# getting it done



## snigglez (Jun 4, 2009)

You know I never really cared for that 1st prop you show in your pic Its usually showed with a blind fold making it look kinda bondage type. But the way you have it with the cobweb and the spiders, it looks really good. Keep up the good work


----------



## ant (Oct 26, 2011)

thanks snigglez bathroom done and more will finish later.


----------



## 22606 (Aug 11, 2008)

Great setup, ant, and I love the Victorian touches to your house


----------



## Kymmm (Oct 1, 2009)

Okay.. the last two pics are creeeeeepppyyyy!!!!! Very nice work!!


----------



## CaliforniaMelanie (Sep 8, 2008)

Oh, my God. (fainting) This is FANTASTIC.

Not just the props but how you have them displayed...it's incredible.

Is the 2nd pic down Michael Jackson? Or am I reading too much into the prop?


----------



## CaliforniaMelanie (Sep 8, 2008)

p.s. I think I have the same buzzard!!


----------



## osenator (Nov 3, 2009)

Wow, thoses are amazing! Love the ceiling creepy girl on ceiling in washroom!


----------



## talkingcatblues (Jan 30, 2009)

osenator said:


> Wow, thoses are amazing! Love the ceiling creepy girl on ceiling in washroom!
+-------+
TASK DETAILS
In the forum thread, which room does ant report as done?

DATA EXTRACT
+-------+
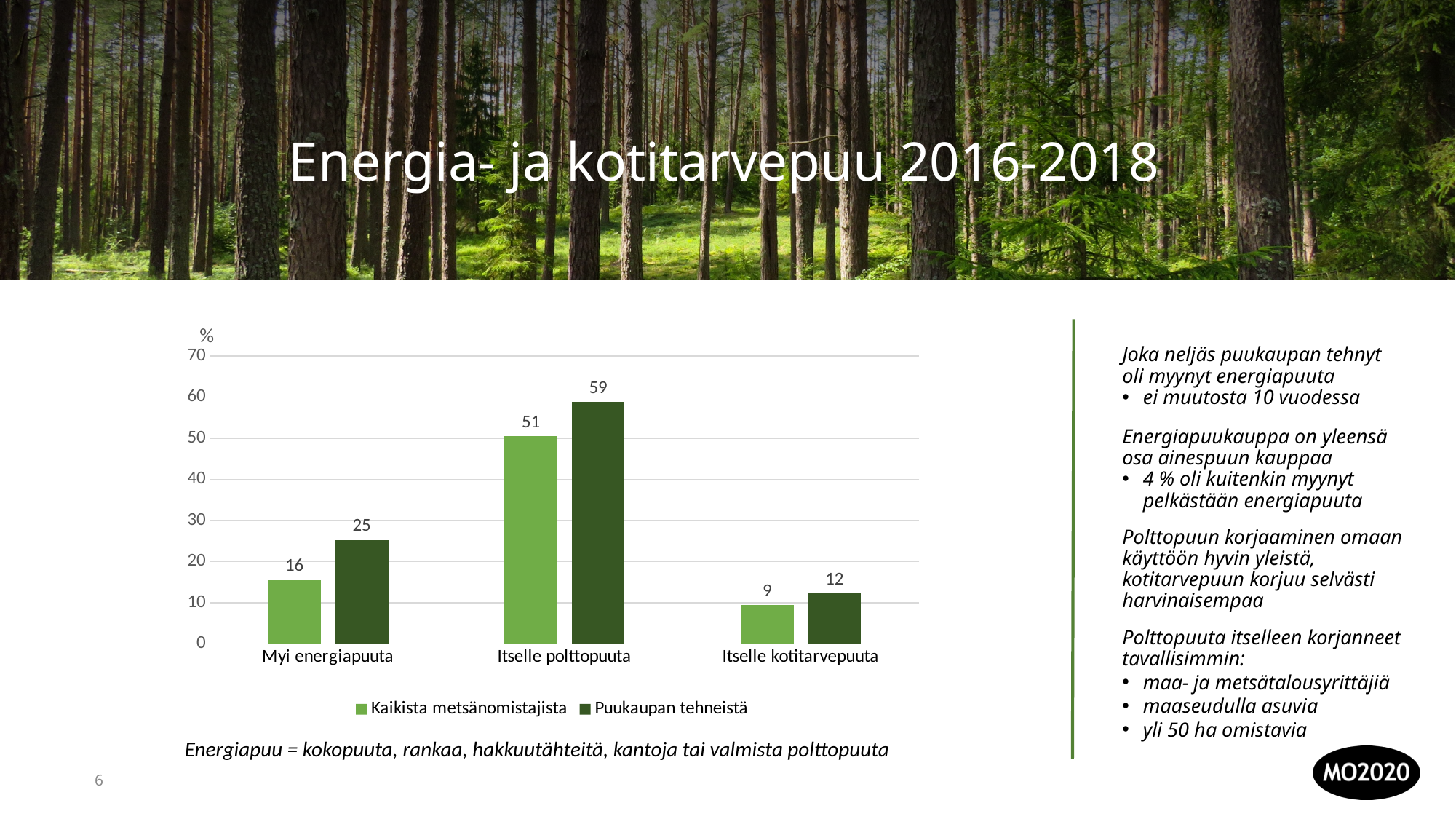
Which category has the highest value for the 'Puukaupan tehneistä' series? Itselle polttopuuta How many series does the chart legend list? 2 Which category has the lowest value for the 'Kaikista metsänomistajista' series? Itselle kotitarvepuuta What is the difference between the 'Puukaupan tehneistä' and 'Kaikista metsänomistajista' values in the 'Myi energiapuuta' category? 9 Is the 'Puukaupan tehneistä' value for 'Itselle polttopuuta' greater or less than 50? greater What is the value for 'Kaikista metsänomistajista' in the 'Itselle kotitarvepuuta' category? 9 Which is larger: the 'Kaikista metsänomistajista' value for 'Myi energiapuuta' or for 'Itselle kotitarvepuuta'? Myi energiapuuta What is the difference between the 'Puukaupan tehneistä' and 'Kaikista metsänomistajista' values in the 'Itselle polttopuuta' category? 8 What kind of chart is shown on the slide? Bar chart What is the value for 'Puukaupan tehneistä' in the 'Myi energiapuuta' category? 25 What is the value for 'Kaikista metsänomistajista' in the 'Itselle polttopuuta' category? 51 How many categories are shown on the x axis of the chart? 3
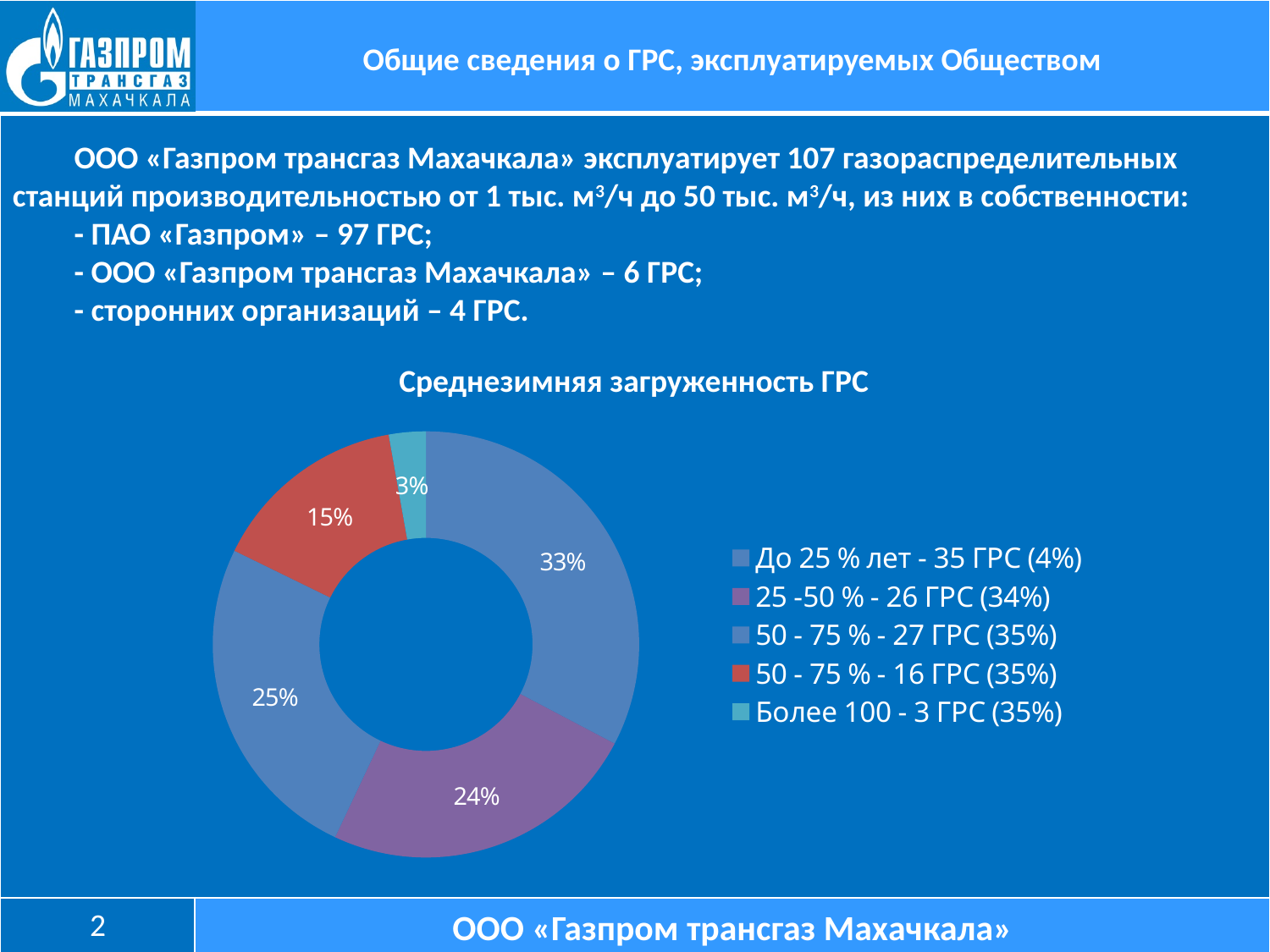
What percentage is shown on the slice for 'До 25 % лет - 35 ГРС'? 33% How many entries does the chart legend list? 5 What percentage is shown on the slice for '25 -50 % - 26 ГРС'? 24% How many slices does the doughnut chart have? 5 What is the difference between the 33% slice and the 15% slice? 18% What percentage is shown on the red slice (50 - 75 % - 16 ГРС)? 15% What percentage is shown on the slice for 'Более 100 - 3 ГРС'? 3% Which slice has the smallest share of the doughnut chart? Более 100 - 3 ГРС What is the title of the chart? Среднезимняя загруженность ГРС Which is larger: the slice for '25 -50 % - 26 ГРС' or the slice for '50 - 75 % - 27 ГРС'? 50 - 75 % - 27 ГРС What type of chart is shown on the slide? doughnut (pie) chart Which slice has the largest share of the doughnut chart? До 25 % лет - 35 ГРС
+-------+
ANSWER FOR THIS EXERCISE
The bathroom.